Quoted passage:
....
My lecturer told me that $\mu$, the Chemical potential, is zero or negative, and in the following example, mathematically it acts as a normalization constant. But is there any physical insight about why boson gas can be zero or negative?
I think it is due to the fact the photon gas can pop up from nowhere (i.e. vacuum fluctuation).
$$ f_{BE}(\varepsilon)=\dfrac{1}{e^{(\varepsilon-\mu)/(k_B T)}-1}$$
The chemical potential can be thought of as how accepting the system is of new particles -- how much work you have to do to stick a new particle in the system.
Since you can stick as many bosons in a given state as you want, the system is always accepting of new particles. At worst, you have to do zero work to add a boson (corresponding to $\mu=0$), and often the system is happy to take in a new particle (corresponding to $\mu<0$).
In contrast, you can only put one fermion in a given state. If you have a fermion with a certain energy, and you want to add it to a system where the state of that energy is already occupied, the system has to play musical chairs to make that happen. You may have to push that fermion in there, in which case the system will not be happy about it; you'd have to do some work ($\mu>0$).
In the case of photons, the system will take any energy you give it, but it won't reward you for it; it just doesn't care. $\mu=0$. It would be weird if $\mu$ were negative, because that would make it suck in all the photons (energy) it could get its hands on.
Edit in response to question in comment:
Why is $\mu$ the energy needed to stick in another particle? Let's work with a Maxwell-Boltzmann distribution because it's simpler. (Truthfully, I'm not sure how to do it with Bose-Einstein or Fermi-Dirac, but I'm not going to lose sleep over it; you can have fun with that.) Say you have states of energy $\epsilon_i$, $N$ particles, and $E$ total energy. You then have two normalization conditions:
$$N=\sum_in\left(\epsilon_i\right)=\sum_ie^{\alpha+\beta\epsilon_i}$$ $$E=\sum_i\epsilon_in\left(\epsilon_i\right)=\sum_i\epsilon_ie^{\alpha+\beta\epsilon_i}$$
(I like this notation better; $\beta=\left(k_bT\right)^{-1}$, and $\alpha=-\beta\mu$)
We want to show that the chemical potential is the change in system energy when increasing the number of particles: $\frac{\partial E}{\partial N}=\mu$.
....
Source excerpt:
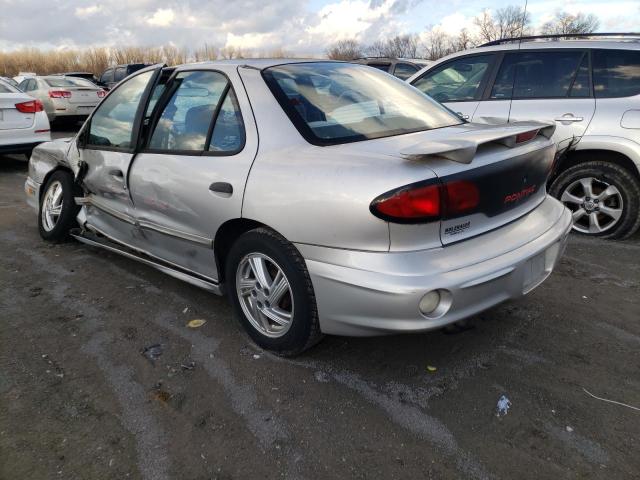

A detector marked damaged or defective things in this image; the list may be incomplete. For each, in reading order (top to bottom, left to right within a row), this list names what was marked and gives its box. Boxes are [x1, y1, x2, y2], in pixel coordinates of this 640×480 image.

cracked asphalt [0, 131, 636, 480]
....
Task instructions:
a. In the thread on chemical potential, how is α defined in terms of β and μ?
b. Carry on with the thread on chemical potential, starting right after its last sentence.

Expected answers:
a. α = −βμ

b.
Starting off:
$$N=e^\alpha\sum_ie^{\beta\epsilon_i}$$ $$e^\alpha=\frac{N}{Z}$$
where $Z=\sum_ie^{\beta\epsilon_i}$. Note that $\frac{\partial Z}{\partial\beta}=\sum_i\epsilon_ie^{\beta\epsilon_i}$
Then
$$E=\frac{N}{Z}\sum_i\epsilon_ie^{\beta\epsilon_i}$$ $$E=\frac{N}{Z}\frac{\partial Z}{\partial\beta}$$ $$E=N\frac{\partial}{\partial\beta}\ln{Z}$$ $$\frac{\partial E}{\partial N}=\frac{\partial}{\partial\beta}\ln{Z}$$
Putting it all together in terms of $\mu$
$$e^{-\beta\mu}=\frac{N}{Z}$$ $$-\beta\mu=\ln{N}-\ln{Z}$$ $$\ln{Z}=\ln{N}+\beta\mu$$ $$\frac{\partial}{\partial\beta}\ln{Z}=\mu$$ $$\frac{\partial E}{\partial N}=\mu$$ QED
To be a little more precise: the chemical potential of a non-interacting Bose gas must be exceed the energy of the ground state single particle energy of that gas. If there are (as say, in $^4\rm He$) repulsive interactions between the particles, the chemical potential can be anything.
I think you can consider the zero chemical potential to be an effect of popping up of photon. Both chemical potential and the temperature appears as a undetermined multiplier due to conservation of energy and number of particle respectively. For photon, there is no conservation of particle number and hence the corresponding undetermined multiplier, i.e. the chemical potential ($\mu/kT$ to be precise) is also zero for all energy states.
In other way you can say that since the number of particle is indefinite for each energy level, the equilibrium configuration is described by the minimisation of the free energy, $\partial A / \partial N_i =0$. When all the $N_i$ are independent of each other (as a result of spontaneous production and destruction of photon), this implies $\mu_i=0$ for all $i$.
For other cases, I'm not sure why your lecturer said it always has to be nonpositive. It is true that the chemical potential has to be less than the energy of the lowest level (less than the lowest $\varepsilon$). Depending on potentials and such, that lowest energy may be positive or negative.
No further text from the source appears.